Opinions

The Middle District of Georgia offers opinions in PDF format, listed by year and judge. For a more detailed search, enter the keyword or case number in the search box above.

Please note: These opinions are not a complete inventory of all judges' decisions and are not documents of record. Official court records are available at the clerk's office.

Judge James D. Walker Jr. (Retired)

Creditor who leased a truck to the debtor sought stay relief on the ground his interest was not adequately protected. The Court agreed because the debtor could not meet the requirements for assuming the lease. Specifically the debtor was unable to cure his nonmonetary defaults.

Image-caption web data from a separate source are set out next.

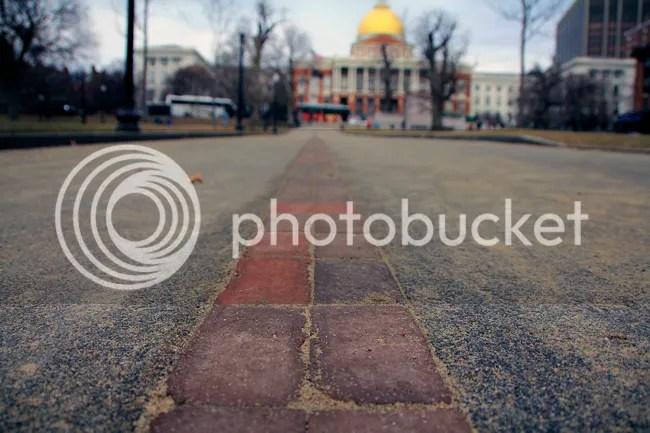 photo Boston132.jpg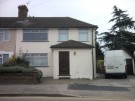 Photo of Woburn Avenue,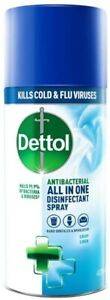 ♛ Shop8 :  Dettol All in One Disinfectant Spray 400mL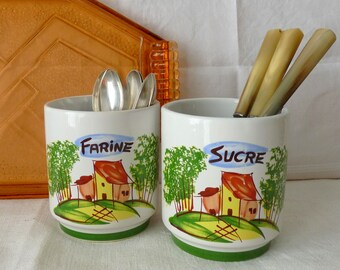 Set Of 2 French Vintage Canisters, French Ceramic Kitchen Jars, Flour,  Sugar, 1980s, Colorful Country Kitchen, Shabby Cottage
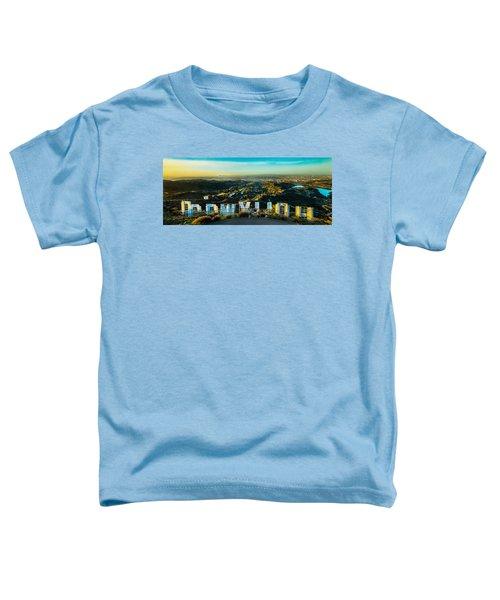 Hollywood Dreaming Toddler T-Shirt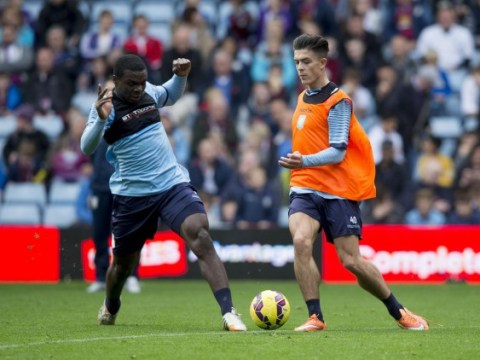 What on earth has happened to Aston Villa's Jack Grealish and Jores Okore?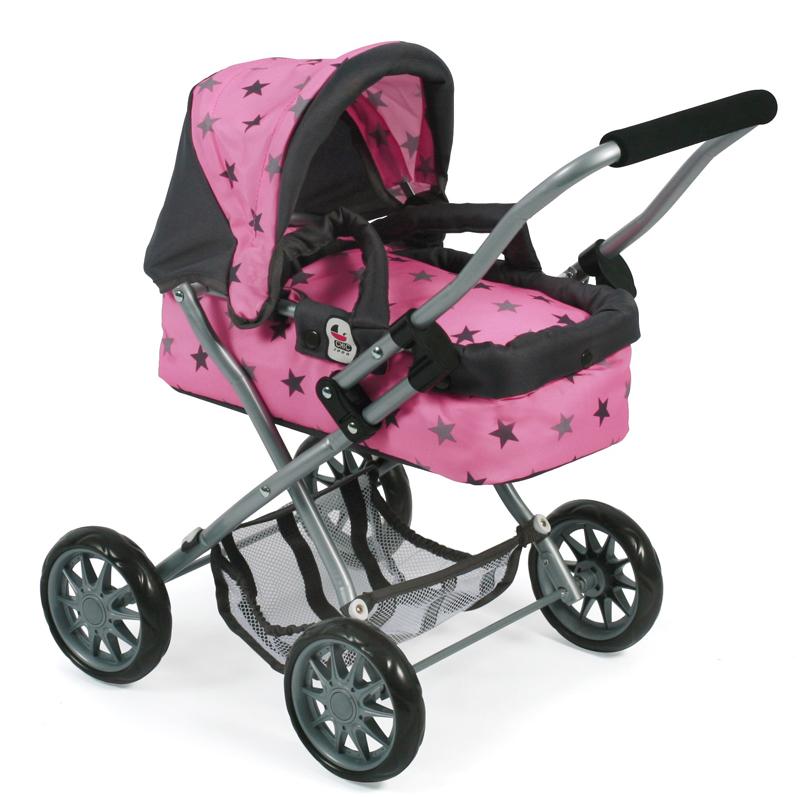 bayer-chic-2000-mein-erster-puppenwagen-smarty-sternchen-grau-kinderspielzeug-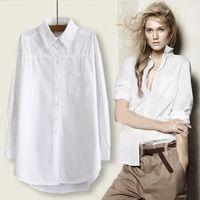 RICORIT Kadınlar Uzun Bluz Kadınlar Beyaz Gömlek Ofisi Bayan% 100 Pamuk Gömlek Casual Pamuk Bluz Moda blusas Femininas 200923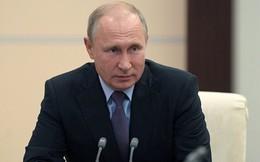 """Tổng thống Putin chỉ trích quân Mỹ gây ra thất bại """"thảm hại"""" tại Syria"""
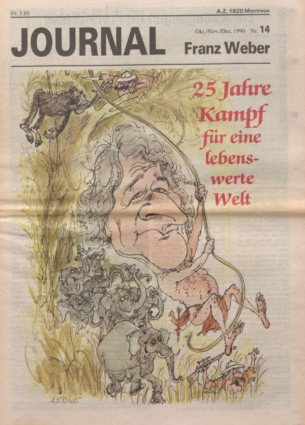 Journal Franz Weber 14
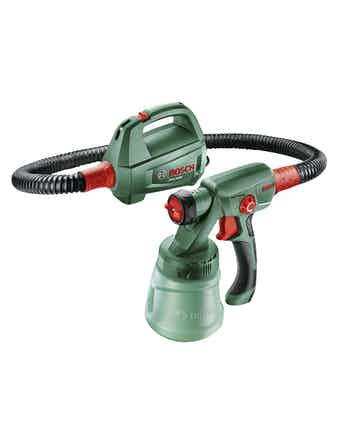 Краскораспылитель Bosch PFS 2000 New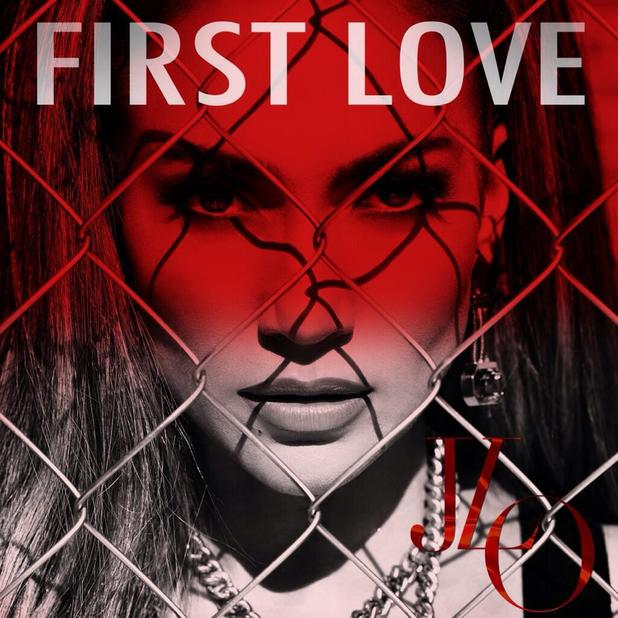 Jennifer Lopez posts the cover artwork for her new single 'First Love' - 1 May 2014
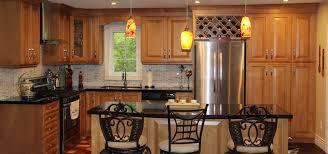 custom kitchen cabinets full kitchen renovation by millo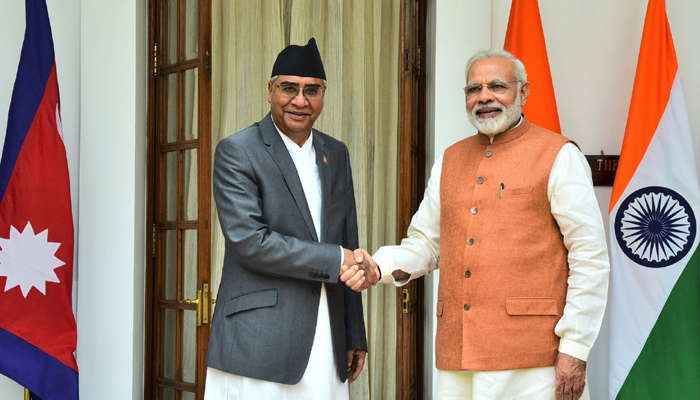 Nepal-India defence cooperation interdependent: PM Modi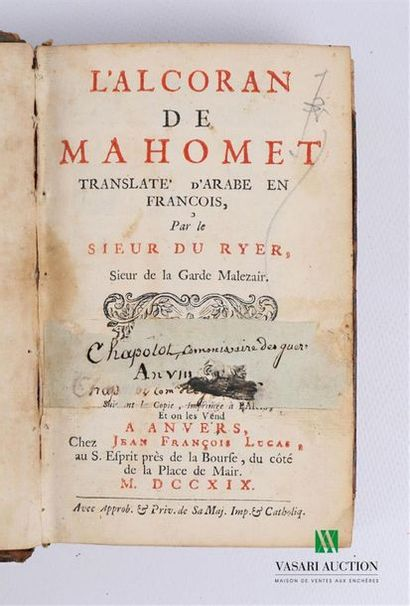 RYER Sieur du - L'Alcoran de Mahomet translate...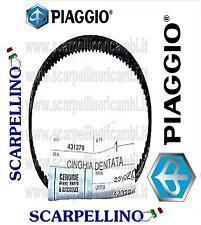 CINGHIA POMPA OLIO GILERA TYPHOON X 125  1998-00 -STRAP OIL PUMP- PIAGGIO 431370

Debtor and Ingram Equipment sold truck outfitted with dump body and knuckle boom loader to City of Madison. The Court held that Debtor had no interest in the amount of the sales price attributable to the dump body and loader; thus, the funds must be turned over to Ingram.

Creditor’s proof of claim based on tort and contract damages would not be enforceable under state law, and thus was disallowed by the Court. The claim arose from a contract to perform automotive repairs, which did not give rise to an independent duty such that a tort action could be maintained. Furthermore, the terms of the agreement between the parties were so uncertain as to render the contract unenforceable.

After debtor sold creditor’s collateral out of trust, creditor sought determination of nondischargeability under § 523(a)(2)(A), (a)(2)(B), and (a)(6). Under § 523(a)(2)(A) the creditor could not prove a false representation by imputing the fraud of one corporate principal to another, nor could the creditor prove justifiable reliance when it failed to follow its procedures for monitoring collateral. Similarly, under § 523(a)(6), the creditor could not show willful and malicious injury when the debtor was current on loan payments and creditor failed to monitor its collateral. However, creditor proved elements of § 523(a)(2)(B), and debtor could not escape liability under that section by choosing to remain willfully ignorant of his company’s financial situation.

Robert F. Hershner, Jr. (Retired)

Creditors failed to file proofs of claim as provided in settlement agreement. Chapter 7 Trustee and Debtor argued that claims should be disallowed. The Court held that appropriate remedy for breach of settlement agreement was monetary damages resulting from the breach.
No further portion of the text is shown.